When we lived in Amsterdam Kellen went to the British School and had friends from all over the world. One of his buddies proudly announced that he could speak, "Dutch, English and American." George Bernard Shaw said that "England and America are two countries divided by a common language". What I didn't anticipate was yet another language gap on the state level. Last night my extended family was converging on Red Robin to celebrate a birthday. I was driving one vehicle in the caravan with my brother, Mark, riding shotgun. "Is it on Waco or Greenwich?" I asked, giving the last word its correct British pronunciation. "Gren-ich?" Mark said, "it's GREEN-witch.
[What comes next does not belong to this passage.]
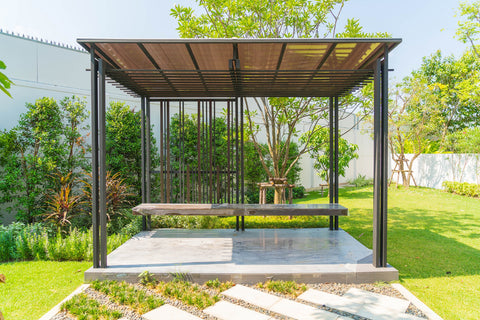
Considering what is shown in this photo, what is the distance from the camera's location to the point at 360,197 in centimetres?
1092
You're in Kansas now." I rolled my eyes. "Oh please, I'll say ArKANSAS River when it runs through Kansas (as opposed to ArkanSAW, like the state) but I draw the line at saying GREEN-witch." "How do you say 'Eldorado'?" he asked. "EldorAYdo" I said. "It's really EldorAHdo." Okay, he got me there. It all depends on how you learn the words — and what language you're speaking when you learn them. I just happened to be speaking The Queen's English when I learned to pronounce "Greenwich", but most of my vocabulary is Kansan. My friend Elise returned to her native New York after living in Europe for 20 years and also faced translation issues. "Most of my English speaking friends back in Europe have avoided the slang trap and speak in real sentences that are grammatically correct. They speak an English that is probably just as foreign to Americans as theirs is to the long-term expatriate" she wrote in an article titled Do We Speak the Same Language? What language do you speak? Do you have another example of a uniquely Kansan word? Leave a comment and I'll work hard to understand you no matter which English you speak.
I have given up on any language - it's a miracle we understand each other at all. :P
Posted by: alexis | March 12, 2009 at 03:22 AM
That's pretty pessimistic for a chica who knows the difference between Dutch and Business Dutch!